The effect of fiber-matrix interaction on the kinking instability arising in the torsion of stretched fibrous biofilaments.

The response of fibrous soft tissues undergoing torsional deformations is a topic of current interest. Such deformations are common in ligaments and tendons and are also of particular interest in cardiac mechanics. The problem of torsion superimposed on extension of incompressible hyperelastic solid circular cylinders is a classic problem of nonlinear elasticity that has been considered by many authors in the context of rubber elasticity particularly for isotropic materials. A striking feature of such problems is the instability that arises with sufficiently large twist where a kink and then a knot suddenly appears. An energy approach to examining this instability when the extension and twist are prescribed was described by Gent and Hua (2004) and illustrated there for a neo-Hookean isotropic elastic material. The theoretical results were compared with experimental observations on natural rubber rods. Murphy (2015) has shown that the approach of Gent and Hua (2004) for isotropic materials can be simplified when the rods are assumed to be thin and this theory was applied to transversely isotropic materials by Horgan and Murphy (2016). In contrast with the case for isotropic materials, it was shown there that the kinking instability occurs even in the absence of stretch, i.e., for the case of pure torsion. Here we are concerned with the implications of this simplified thin rod instability theory for fiber-reinforced transversely isotropic materials that reflect fiber-matrix interaction. It is again shown that the kinking instability occurs even in the absence of stretch, i.e., for the case of pure torsion.
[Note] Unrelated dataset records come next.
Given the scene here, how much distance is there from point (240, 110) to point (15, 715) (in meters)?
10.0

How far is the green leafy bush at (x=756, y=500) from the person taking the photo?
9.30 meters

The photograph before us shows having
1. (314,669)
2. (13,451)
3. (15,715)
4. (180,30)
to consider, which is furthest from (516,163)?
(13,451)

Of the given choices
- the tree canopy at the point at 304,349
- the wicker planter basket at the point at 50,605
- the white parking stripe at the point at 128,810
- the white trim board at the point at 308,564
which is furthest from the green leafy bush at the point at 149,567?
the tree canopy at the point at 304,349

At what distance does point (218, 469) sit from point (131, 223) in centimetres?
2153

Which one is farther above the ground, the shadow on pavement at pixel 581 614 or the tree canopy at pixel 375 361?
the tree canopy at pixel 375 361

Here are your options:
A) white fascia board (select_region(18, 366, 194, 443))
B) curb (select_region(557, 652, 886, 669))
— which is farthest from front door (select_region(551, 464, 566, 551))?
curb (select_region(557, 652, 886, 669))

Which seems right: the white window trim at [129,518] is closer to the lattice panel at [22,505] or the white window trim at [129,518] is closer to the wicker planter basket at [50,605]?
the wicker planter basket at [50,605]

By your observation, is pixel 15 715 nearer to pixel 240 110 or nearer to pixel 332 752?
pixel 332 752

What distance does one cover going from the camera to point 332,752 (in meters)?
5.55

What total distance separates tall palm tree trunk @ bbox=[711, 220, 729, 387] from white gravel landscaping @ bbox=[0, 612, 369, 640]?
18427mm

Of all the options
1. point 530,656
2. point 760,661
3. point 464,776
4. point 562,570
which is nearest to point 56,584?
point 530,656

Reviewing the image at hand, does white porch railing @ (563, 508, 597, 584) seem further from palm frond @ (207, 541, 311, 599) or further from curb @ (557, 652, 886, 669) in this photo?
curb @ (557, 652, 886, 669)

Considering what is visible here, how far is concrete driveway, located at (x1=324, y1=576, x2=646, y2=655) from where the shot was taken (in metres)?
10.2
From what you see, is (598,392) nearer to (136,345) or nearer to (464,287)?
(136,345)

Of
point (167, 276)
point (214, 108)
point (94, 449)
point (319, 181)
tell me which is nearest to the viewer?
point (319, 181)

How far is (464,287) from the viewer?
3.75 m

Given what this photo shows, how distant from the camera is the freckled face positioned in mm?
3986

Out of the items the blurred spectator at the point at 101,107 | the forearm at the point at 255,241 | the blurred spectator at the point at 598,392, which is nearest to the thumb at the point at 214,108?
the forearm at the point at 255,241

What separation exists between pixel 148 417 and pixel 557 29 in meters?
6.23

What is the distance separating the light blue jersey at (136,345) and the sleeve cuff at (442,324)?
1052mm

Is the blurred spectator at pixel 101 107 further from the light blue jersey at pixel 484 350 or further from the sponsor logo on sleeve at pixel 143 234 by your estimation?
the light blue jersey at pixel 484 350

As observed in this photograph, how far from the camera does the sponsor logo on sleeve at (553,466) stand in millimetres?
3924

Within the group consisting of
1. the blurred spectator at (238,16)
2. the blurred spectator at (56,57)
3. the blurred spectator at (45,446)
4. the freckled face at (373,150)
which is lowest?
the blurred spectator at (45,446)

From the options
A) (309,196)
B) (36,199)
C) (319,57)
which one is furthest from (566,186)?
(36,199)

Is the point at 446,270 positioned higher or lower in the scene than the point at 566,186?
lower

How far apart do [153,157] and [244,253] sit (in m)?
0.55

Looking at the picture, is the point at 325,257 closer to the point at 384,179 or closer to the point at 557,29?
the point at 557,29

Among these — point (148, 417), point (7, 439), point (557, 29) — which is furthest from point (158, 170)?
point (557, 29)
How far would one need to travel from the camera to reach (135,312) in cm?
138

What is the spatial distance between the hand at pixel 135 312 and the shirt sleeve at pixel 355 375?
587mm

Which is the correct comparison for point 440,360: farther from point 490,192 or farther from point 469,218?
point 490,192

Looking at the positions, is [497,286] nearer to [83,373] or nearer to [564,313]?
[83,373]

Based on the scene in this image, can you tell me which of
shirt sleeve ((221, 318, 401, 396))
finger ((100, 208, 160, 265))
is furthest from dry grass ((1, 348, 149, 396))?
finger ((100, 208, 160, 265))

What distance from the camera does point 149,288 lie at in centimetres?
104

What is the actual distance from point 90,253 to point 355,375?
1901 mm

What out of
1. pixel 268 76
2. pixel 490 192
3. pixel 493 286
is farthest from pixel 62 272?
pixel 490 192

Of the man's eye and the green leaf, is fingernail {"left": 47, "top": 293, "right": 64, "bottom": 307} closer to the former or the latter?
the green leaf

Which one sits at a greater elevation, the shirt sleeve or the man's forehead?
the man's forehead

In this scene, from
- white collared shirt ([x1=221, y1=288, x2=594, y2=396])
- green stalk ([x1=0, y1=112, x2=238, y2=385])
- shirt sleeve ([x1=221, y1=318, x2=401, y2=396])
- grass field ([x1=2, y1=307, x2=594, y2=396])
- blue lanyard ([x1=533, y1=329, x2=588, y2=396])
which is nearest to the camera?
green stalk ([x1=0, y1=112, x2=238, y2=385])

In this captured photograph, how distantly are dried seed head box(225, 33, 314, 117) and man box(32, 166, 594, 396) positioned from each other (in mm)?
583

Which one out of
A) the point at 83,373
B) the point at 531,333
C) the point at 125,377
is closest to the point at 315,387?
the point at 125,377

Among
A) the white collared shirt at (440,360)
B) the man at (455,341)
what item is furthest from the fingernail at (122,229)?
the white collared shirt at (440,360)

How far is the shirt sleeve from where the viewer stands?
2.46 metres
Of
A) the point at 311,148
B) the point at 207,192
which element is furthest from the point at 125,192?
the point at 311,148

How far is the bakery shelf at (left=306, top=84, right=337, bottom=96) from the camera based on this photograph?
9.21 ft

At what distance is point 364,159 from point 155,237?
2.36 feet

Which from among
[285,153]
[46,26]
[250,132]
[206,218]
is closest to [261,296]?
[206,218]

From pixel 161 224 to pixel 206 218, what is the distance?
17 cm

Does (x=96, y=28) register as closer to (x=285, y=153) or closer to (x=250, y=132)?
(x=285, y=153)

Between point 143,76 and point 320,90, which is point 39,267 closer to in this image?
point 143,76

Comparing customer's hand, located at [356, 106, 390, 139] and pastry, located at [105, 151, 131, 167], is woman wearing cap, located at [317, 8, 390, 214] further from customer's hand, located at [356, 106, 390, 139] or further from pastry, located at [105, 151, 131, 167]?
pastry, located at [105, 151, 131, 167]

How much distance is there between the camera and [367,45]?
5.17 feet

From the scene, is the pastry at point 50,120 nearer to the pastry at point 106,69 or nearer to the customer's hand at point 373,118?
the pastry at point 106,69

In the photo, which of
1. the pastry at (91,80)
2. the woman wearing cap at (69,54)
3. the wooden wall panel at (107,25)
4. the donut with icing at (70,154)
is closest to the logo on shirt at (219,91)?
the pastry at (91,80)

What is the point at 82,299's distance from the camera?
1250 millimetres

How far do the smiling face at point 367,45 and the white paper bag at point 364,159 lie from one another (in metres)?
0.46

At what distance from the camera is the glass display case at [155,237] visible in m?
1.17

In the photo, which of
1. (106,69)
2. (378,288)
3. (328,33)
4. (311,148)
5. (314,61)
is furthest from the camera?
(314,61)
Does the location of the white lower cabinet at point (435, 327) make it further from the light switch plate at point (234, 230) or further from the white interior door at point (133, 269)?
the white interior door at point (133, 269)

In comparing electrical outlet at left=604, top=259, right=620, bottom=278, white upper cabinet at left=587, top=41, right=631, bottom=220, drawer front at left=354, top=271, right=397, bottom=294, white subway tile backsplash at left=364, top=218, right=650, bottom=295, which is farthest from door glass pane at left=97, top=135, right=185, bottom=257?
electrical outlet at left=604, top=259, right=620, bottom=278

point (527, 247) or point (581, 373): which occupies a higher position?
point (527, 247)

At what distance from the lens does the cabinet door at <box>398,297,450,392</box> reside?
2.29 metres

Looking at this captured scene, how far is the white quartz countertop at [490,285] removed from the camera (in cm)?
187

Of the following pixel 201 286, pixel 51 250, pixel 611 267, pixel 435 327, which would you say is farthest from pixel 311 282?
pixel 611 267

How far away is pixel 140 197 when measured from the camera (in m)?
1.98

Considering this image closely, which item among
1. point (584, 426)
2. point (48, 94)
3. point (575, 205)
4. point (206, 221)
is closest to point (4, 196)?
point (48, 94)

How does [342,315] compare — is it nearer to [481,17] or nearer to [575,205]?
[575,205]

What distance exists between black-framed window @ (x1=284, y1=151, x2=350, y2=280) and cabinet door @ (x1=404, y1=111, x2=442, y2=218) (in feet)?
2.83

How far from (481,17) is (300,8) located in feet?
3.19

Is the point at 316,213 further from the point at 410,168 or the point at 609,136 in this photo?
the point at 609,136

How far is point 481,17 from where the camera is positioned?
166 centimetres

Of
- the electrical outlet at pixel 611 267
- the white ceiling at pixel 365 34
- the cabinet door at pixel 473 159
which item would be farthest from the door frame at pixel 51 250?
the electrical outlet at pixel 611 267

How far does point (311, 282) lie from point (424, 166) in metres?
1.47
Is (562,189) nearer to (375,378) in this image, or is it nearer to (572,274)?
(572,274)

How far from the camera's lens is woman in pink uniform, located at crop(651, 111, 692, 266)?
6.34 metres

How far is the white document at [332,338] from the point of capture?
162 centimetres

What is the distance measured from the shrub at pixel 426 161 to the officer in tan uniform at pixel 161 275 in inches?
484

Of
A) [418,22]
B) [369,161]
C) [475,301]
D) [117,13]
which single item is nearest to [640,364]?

The results are illustrated for a specific strain-energy density function that models fiber-matrix interaction. It is shown that the critical twist at which kinking occurs decreases as a measure of fiber-matrix interaction is increased so that the fiber-matrix interaction has a destabilizing effect. The results are illustrated using experimental data of other authors for skeletal muscles and for porcine brain white matter tissue.